*Descripción del problema*
Enumera todas las personas que el fragmento sobre el estado emprendedor menciona por su nombre.

*Fragmento citado*
----

Lo que le parecía intolerable es que una nación esencialmente industrial esté dirigida por quienes no son productivos. No es la propuesta de Mazzucato, es la opuesta, pero es de esta semilla de la que surge la moda del estado emprendedor.

A mediados del siglo XIX, fallecido el maestro, sansimonianos como Michel Chevalier defendían el libre mercado y la empresa como medio para aumentar el poder del Estado. Un país rico que pague altos impuestos permitirá el fortalecimiento del Estado.

De esta manera, el gobierno podrá acometer, como empresario, grandes infraestructuras. No en vano, Chevalier fue quien, en 1860, firmó, junto con Richard Cobden, el tratado de libre comercio entre Francia e Inglaterra.

Chevalier participó en la creación del Canal de Suez y el de Panamá, y tenía la la idea de construir el ferrocarril transmediterráneo. Fue un digno discípulo de su maestro, Saint-Simon, quien ya había planteado la unión de los océanos Atlántico y Pacífico, a través de un canal.

Como recuerdan Mingardi y McCloskey, es a partir de John Maynard Keynes cuando, después de dos guerras mundiales y una depresión económica global, se pone en cuestión la necesidad de que sea el Estado quien estimule la demanda y adquiera protagonismo en el mercado. 

Pero si damos la razón a Mazzucato y sus muchísimos seguidores, y concedemos que los inversores, como explica Thaler, actúan dominados por sesgos; si aceptamos que la sociedad es infantil e inmadura; si es verdad que las personas no vemos más allá de nuestras narices y necesitamos depender de alguien que nos ayude, ¿por qué tenemos que creer que los ministros del gobiernen no van a actuar dominados por sesgos, no van a ser infantiles e inmaduros y van a mirar a largo plazo?

----

*Contenido del conjunto*
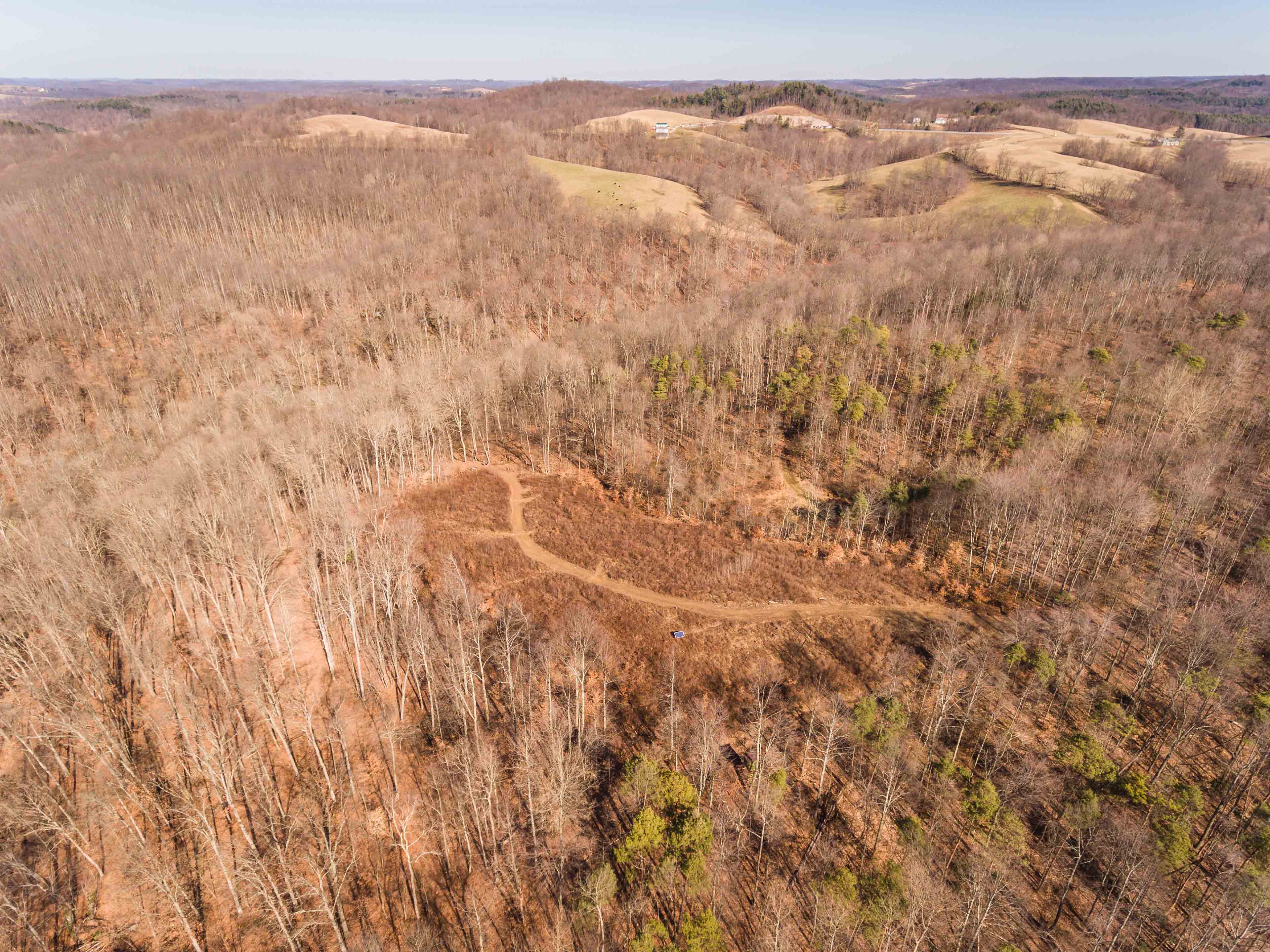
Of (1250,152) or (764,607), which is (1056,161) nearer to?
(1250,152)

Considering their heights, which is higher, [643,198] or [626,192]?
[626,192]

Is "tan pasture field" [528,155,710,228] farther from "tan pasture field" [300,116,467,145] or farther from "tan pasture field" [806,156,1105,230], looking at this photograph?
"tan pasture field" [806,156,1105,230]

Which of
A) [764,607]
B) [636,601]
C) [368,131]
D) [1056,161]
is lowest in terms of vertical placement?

----

*Respuesta del ejercicio*
Mazzucato, Michel Chevalier, Richard Cobden, Saint-Simon, Mingardi, McCloskey, John Maynard Keynes, Thaler